I imagined two and half months (74 days actually) from now: walking from a bus stop not a train, two flights of stairs not three, Jacob there. Time seems to have folded like an accordion. 

Something Jacob and I like to do is imagine the future. Yesterday I asked him to imagine us on a train journey to the Cairngorms. We imagined the dining car on the Caledonian Express, our packed dinner of a sweet potato salad, getting into a double bed (do they have double beds on the Caledonian Express?) and reading Psalm 121 together because it's suitably mountain themed. We'd bring books from the library for our journey, perhaps a Robert Macfarlane book or some poetry. I said I'd bring croissants as a surprise breakfast, but because we'd have a long walking day ahead Jacob said it would be safer to have croissants and porridge. 

I wonder which library we'd borrow the books from? I think, sometimes, about the Highgate libary, with its soft blue armchairs and snail-paced computer, and floors that would wobble sometimes because of loose bits. Robert Macfarlane books were in the last row of shelves. In the library here they're under 'travel writing', which reminds me again that they're about there not here.
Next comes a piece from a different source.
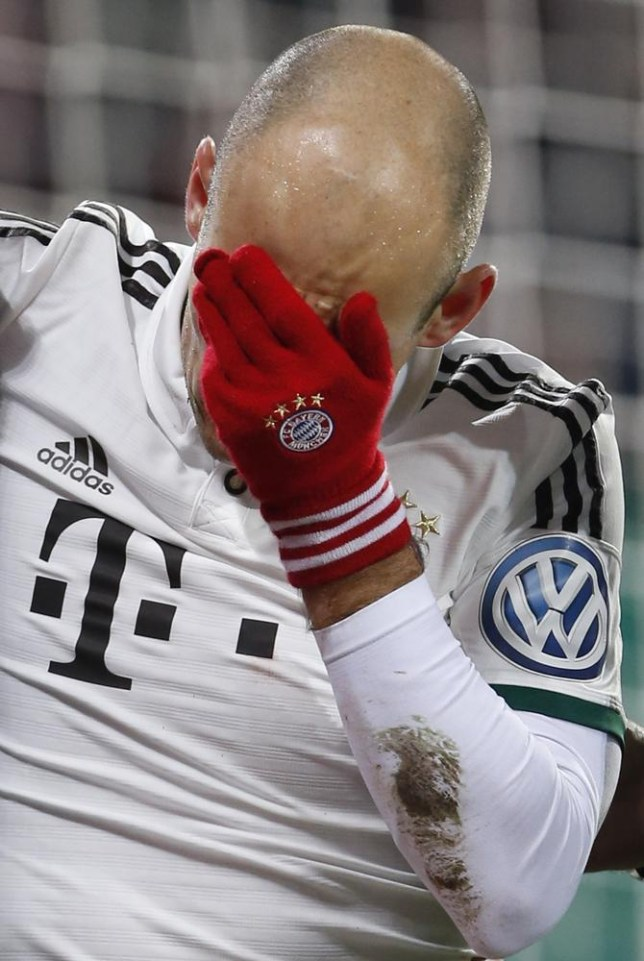 Bayern's Arjen Robben of the Netherlands covers his face after a collision with goalkeeper Marwin Hitz of Switzerland during the German soccer cup third round match between FC Augsburg and FC Bayern Munich in Augsburg, southern Germany, Wednesday, Dec. 4, 2013. (AP Photo/Matthias Schrader) AP Photo/Matthias Schrader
I'm reading 'Underland' by Robert Macfarlane now, and I initially found the going hard. Parts that I'd heard before in conversation with Leonard, like the part about the wood wide web, were absorbing. But the new terrain (literally) of karst and catacomb sometimes felt too foreign. Perhaps, like Izzy said, this is a time for re-reading old books, re-watching old films? When so much is new it's easier to go back to what made you you. I'm now on a part where Macfarlane is in Greenland and everything is icy. It reminds me of the Chronicles of Ancient Darkness series I read as a child, when Torak and Renn go into the ice mountains, find the soul eaters, almost get stuck in a cave-hole. 
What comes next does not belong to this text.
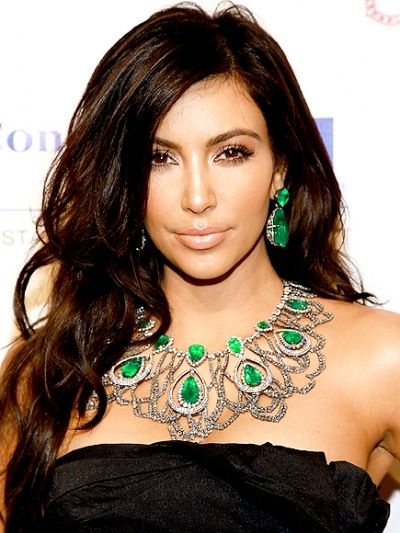 Kim Kardashian rocking the large emeralds in her necklace and earrings from her personal collection.  This gem color suites her and with her larger than life lifestyle she can pull this off.  It's a very Liz Taylor suite of jewelry. (Why don't they ever smile in these pictures?)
The books are due on the 4th of April, which is Easter day, which is the memory day for Jesus rising from the dead. I wonder what it was like the actual day he rose from the dead - was it summer, or winter, or spring, or autumn? Did he rise when other things were dead around him or back into the full glory of a lively earth, and were the women who came to grieve for him cold that morning when they found the empty tomb?